(Records from a collection)

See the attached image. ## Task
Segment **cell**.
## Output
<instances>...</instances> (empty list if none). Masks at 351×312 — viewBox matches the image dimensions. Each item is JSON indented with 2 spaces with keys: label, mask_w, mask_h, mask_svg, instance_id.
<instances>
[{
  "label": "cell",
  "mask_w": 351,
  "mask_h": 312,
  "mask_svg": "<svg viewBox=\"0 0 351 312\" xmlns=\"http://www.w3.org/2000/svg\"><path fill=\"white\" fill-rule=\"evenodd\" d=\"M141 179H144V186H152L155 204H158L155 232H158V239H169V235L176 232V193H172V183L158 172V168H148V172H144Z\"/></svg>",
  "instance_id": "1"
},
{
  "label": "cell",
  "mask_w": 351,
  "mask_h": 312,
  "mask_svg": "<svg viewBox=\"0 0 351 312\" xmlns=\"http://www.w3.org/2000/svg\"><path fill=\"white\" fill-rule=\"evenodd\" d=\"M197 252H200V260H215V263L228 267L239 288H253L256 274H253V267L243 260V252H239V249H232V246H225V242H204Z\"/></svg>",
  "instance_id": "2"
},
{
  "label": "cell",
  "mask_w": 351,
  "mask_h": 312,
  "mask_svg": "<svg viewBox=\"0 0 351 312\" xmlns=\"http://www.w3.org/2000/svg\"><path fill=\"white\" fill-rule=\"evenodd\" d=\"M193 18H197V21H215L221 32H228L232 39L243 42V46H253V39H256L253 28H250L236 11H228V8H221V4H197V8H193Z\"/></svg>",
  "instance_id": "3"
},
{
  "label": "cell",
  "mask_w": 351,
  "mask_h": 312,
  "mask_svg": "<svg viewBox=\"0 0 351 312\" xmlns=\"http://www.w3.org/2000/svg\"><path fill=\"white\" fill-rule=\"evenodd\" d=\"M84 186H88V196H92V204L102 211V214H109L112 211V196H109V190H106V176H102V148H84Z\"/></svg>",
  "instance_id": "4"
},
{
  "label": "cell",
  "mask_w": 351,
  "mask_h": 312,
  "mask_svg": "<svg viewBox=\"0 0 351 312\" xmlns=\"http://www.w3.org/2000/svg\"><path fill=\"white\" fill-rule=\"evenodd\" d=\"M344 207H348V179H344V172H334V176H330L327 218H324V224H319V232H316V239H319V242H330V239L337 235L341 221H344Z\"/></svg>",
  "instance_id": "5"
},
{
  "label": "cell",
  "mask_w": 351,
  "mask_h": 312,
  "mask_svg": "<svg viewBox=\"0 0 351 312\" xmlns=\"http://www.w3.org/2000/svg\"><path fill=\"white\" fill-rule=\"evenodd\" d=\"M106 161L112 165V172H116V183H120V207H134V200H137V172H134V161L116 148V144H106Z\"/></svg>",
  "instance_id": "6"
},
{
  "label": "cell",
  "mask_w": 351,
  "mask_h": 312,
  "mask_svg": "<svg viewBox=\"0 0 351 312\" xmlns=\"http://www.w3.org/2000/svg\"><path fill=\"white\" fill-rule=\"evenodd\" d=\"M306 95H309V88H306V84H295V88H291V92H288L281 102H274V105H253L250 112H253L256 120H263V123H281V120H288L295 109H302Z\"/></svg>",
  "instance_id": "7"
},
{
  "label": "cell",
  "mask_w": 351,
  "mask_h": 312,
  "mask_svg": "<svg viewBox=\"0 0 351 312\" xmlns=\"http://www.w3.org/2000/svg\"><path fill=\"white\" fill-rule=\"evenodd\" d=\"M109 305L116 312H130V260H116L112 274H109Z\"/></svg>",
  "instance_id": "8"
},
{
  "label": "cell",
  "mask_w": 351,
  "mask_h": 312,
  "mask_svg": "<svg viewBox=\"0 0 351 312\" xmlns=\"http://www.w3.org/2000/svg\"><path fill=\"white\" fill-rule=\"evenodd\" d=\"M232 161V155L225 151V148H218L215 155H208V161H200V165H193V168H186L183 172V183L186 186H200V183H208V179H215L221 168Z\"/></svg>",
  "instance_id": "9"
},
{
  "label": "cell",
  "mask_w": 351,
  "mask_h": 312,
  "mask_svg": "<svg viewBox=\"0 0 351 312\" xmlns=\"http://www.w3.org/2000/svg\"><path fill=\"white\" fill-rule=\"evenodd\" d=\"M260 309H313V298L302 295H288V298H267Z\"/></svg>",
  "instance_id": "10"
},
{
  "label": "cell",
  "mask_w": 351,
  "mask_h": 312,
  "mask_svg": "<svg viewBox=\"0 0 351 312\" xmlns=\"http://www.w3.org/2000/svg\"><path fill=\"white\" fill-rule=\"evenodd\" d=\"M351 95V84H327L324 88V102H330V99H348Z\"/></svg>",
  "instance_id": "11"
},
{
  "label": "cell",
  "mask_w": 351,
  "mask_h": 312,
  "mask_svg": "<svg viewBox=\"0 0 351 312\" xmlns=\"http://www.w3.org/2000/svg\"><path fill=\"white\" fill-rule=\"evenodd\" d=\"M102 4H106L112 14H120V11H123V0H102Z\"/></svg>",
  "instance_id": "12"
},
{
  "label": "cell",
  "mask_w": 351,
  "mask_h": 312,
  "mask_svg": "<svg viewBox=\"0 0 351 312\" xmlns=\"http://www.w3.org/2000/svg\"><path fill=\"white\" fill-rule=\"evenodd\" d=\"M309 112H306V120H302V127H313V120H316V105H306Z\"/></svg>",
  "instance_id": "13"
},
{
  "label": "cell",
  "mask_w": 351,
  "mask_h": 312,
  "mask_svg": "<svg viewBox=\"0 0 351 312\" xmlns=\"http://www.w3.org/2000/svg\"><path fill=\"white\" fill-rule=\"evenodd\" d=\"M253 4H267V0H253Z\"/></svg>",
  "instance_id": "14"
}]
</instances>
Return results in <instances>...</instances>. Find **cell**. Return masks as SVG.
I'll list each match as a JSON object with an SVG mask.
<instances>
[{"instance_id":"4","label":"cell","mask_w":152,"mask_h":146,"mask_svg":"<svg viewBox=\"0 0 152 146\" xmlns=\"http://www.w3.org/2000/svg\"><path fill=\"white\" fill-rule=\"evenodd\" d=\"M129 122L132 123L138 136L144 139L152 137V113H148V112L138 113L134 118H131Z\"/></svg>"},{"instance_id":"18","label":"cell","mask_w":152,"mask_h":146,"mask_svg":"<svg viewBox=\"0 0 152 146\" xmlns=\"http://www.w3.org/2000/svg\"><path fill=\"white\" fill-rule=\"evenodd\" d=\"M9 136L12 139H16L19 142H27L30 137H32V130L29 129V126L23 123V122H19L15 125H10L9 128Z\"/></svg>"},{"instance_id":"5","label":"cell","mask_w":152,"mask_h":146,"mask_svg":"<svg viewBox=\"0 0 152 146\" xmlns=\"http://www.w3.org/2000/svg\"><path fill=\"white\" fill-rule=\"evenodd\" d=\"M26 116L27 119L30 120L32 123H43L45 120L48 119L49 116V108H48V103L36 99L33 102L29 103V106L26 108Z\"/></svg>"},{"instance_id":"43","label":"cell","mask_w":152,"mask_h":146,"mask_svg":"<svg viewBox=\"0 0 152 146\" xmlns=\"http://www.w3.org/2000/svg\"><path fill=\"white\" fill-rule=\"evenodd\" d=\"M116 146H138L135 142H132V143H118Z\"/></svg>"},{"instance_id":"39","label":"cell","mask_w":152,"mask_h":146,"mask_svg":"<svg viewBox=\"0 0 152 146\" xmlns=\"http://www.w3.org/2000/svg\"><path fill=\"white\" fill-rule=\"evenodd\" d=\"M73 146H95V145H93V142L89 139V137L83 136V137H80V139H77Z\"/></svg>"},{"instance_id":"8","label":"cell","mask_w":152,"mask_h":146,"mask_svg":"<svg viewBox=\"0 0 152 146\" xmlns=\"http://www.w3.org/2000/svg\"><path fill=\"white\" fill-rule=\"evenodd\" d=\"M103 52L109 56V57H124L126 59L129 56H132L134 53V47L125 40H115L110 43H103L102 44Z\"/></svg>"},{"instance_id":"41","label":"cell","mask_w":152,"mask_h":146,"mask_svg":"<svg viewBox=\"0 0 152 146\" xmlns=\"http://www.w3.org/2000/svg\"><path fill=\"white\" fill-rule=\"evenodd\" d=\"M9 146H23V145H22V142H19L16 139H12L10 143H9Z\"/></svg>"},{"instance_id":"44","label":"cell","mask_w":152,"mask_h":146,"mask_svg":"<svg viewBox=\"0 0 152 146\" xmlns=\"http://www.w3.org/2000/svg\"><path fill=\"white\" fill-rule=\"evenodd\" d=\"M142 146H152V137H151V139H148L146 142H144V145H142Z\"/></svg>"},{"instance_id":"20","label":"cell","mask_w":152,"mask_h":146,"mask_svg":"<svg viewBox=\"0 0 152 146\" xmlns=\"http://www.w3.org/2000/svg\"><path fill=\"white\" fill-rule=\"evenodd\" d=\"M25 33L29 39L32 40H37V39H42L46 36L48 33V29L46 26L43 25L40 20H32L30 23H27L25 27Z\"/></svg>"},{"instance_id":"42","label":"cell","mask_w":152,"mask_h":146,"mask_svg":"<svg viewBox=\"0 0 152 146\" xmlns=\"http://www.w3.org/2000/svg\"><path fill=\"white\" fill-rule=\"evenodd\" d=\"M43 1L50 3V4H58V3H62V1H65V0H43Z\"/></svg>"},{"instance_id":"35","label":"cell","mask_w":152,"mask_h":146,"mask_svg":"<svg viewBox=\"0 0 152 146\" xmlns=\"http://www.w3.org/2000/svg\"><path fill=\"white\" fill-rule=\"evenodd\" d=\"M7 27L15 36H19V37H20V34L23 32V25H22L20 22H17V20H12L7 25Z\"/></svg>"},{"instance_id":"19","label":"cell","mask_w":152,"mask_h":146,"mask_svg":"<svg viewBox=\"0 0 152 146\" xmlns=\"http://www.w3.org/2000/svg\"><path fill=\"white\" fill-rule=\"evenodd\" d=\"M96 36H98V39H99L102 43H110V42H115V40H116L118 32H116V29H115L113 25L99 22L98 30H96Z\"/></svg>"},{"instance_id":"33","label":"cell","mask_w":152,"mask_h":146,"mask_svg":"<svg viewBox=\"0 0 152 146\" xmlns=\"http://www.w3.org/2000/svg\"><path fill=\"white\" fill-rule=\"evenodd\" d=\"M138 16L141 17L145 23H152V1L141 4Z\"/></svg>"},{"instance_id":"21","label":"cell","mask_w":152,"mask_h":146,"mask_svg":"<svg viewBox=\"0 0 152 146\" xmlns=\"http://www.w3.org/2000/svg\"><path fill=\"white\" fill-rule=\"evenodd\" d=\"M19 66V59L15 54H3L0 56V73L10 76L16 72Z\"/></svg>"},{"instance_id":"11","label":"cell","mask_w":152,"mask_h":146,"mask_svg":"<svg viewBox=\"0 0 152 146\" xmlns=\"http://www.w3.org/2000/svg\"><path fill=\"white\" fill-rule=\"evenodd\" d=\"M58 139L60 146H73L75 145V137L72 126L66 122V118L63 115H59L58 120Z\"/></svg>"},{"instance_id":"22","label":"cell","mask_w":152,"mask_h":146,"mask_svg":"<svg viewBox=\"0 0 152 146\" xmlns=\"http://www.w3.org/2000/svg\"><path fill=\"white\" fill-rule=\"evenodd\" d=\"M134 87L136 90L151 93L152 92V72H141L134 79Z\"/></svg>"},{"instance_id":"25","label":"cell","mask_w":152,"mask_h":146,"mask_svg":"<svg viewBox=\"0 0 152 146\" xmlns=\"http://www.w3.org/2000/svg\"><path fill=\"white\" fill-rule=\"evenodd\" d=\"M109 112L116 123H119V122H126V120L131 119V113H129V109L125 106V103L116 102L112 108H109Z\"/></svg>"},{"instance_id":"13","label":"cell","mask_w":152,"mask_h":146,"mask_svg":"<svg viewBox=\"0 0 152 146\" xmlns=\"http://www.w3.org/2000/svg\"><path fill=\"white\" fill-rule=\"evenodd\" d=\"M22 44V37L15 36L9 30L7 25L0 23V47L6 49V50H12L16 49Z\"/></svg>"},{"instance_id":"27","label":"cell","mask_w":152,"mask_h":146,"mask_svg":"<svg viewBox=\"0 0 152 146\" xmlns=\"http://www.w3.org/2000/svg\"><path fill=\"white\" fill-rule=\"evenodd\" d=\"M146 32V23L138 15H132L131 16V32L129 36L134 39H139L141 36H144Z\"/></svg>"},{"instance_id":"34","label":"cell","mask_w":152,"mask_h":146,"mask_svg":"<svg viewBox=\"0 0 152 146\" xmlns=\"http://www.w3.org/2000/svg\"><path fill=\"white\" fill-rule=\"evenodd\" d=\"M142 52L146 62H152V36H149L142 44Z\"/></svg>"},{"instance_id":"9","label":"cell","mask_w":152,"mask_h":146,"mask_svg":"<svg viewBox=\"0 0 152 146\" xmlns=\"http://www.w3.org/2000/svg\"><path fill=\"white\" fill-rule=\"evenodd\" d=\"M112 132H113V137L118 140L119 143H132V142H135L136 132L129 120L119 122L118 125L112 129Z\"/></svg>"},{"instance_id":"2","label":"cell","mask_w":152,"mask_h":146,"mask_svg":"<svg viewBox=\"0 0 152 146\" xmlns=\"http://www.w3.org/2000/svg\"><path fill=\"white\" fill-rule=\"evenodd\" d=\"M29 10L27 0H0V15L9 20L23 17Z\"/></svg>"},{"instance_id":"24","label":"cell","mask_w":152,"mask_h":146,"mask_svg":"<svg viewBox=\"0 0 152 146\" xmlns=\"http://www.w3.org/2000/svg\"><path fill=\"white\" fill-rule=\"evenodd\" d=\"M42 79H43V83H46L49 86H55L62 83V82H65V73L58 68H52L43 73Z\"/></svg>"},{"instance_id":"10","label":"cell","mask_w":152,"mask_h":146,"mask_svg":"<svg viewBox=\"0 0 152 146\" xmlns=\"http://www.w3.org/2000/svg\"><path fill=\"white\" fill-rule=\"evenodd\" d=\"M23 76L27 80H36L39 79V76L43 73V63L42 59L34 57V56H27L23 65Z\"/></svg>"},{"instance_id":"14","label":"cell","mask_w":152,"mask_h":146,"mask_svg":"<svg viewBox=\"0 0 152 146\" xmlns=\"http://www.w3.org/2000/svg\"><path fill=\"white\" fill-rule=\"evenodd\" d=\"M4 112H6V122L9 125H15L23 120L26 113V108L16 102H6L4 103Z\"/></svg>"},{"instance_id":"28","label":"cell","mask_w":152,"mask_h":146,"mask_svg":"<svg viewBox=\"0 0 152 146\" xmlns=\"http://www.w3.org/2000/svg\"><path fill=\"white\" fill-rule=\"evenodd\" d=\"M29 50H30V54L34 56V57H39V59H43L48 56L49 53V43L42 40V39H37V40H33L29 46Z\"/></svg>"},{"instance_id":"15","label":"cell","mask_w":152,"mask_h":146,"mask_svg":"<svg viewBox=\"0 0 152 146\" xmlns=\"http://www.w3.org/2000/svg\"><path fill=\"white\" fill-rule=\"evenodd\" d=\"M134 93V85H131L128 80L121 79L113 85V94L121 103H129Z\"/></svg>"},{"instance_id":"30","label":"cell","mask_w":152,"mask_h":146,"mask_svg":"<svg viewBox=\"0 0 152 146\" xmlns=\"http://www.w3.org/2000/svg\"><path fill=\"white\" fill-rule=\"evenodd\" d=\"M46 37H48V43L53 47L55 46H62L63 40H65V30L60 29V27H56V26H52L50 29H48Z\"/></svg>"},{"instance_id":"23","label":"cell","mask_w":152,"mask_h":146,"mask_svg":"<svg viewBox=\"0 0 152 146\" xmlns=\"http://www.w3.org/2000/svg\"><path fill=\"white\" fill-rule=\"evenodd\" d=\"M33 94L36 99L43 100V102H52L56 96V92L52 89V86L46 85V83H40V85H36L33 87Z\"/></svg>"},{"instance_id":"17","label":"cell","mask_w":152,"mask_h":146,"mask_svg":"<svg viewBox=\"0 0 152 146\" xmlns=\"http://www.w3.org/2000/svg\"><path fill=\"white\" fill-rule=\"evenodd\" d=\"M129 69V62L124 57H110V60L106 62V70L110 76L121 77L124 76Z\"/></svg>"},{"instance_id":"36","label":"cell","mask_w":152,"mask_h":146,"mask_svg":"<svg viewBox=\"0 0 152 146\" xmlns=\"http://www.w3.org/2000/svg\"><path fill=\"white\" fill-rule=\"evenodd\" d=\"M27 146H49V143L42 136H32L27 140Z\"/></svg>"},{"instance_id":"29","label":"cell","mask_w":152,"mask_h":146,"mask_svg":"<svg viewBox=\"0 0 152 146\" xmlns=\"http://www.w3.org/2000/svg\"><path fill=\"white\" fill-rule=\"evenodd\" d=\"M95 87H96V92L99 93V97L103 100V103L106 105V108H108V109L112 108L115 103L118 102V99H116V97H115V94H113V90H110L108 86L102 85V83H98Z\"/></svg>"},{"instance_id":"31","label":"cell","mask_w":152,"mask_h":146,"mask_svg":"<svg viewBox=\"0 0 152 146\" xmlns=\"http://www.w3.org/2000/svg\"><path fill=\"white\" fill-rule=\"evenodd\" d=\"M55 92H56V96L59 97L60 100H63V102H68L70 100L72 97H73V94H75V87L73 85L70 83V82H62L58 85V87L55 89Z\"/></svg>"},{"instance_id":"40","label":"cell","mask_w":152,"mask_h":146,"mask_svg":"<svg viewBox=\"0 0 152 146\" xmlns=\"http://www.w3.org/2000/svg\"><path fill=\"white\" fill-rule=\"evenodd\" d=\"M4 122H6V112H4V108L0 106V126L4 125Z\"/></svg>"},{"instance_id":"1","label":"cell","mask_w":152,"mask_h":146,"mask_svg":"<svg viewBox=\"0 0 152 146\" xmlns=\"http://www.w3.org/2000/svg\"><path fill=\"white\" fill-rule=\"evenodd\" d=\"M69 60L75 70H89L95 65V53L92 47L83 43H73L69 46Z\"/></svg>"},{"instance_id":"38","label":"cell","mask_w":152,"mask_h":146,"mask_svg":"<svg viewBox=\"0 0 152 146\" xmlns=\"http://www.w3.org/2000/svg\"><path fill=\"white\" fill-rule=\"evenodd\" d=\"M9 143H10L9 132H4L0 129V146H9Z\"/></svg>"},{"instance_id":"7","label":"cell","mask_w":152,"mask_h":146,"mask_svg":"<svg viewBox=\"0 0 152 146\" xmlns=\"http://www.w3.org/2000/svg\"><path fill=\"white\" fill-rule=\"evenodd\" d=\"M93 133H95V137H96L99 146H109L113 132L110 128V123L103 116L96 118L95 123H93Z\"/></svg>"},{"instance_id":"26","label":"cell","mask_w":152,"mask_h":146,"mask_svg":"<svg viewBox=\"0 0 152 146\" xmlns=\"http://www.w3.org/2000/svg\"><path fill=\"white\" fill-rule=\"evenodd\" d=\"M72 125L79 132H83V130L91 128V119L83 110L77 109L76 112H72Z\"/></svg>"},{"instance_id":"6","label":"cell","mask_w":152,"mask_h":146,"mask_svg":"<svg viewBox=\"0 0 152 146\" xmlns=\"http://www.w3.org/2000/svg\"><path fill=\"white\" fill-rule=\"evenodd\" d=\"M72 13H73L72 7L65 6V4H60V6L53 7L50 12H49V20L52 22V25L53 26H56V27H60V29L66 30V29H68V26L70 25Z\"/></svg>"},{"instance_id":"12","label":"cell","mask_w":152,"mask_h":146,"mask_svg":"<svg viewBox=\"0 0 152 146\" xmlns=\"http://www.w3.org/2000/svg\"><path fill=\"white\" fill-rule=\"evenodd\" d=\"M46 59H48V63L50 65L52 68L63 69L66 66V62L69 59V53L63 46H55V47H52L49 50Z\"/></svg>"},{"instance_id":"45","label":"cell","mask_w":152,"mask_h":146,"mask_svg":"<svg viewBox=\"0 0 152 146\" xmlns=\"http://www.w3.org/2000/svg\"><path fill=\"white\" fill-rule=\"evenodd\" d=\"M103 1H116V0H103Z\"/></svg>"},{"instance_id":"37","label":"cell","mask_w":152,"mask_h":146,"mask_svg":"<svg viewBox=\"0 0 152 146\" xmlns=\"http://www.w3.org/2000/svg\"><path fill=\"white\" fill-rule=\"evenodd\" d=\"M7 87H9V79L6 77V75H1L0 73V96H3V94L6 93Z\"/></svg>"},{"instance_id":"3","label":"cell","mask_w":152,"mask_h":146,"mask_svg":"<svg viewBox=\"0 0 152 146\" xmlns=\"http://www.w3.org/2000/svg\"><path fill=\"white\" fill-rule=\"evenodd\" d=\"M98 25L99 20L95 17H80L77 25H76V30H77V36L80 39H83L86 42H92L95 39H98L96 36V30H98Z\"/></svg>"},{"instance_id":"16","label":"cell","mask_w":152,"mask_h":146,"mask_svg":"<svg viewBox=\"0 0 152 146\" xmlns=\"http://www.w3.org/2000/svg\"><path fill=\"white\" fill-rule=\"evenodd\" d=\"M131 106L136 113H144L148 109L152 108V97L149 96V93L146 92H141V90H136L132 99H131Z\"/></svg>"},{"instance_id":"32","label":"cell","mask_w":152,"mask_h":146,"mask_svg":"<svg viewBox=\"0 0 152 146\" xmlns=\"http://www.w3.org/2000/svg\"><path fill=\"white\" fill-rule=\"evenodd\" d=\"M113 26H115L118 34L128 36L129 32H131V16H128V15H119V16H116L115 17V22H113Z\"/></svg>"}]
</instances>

Written problem —
Gather every line of the data above that contains the string "list" and copy each one. Letter case counts.

Solved exercise —
<instances>...</instances> (empty list if none). Masks at 351×312 — viewBox matches the image dimensions. Each item is JSON indented with 2 spaces with keys: label, mask_w, mask_h, mask_svg, instance_id.
I'll list each match as a JSON object with an SVG mask.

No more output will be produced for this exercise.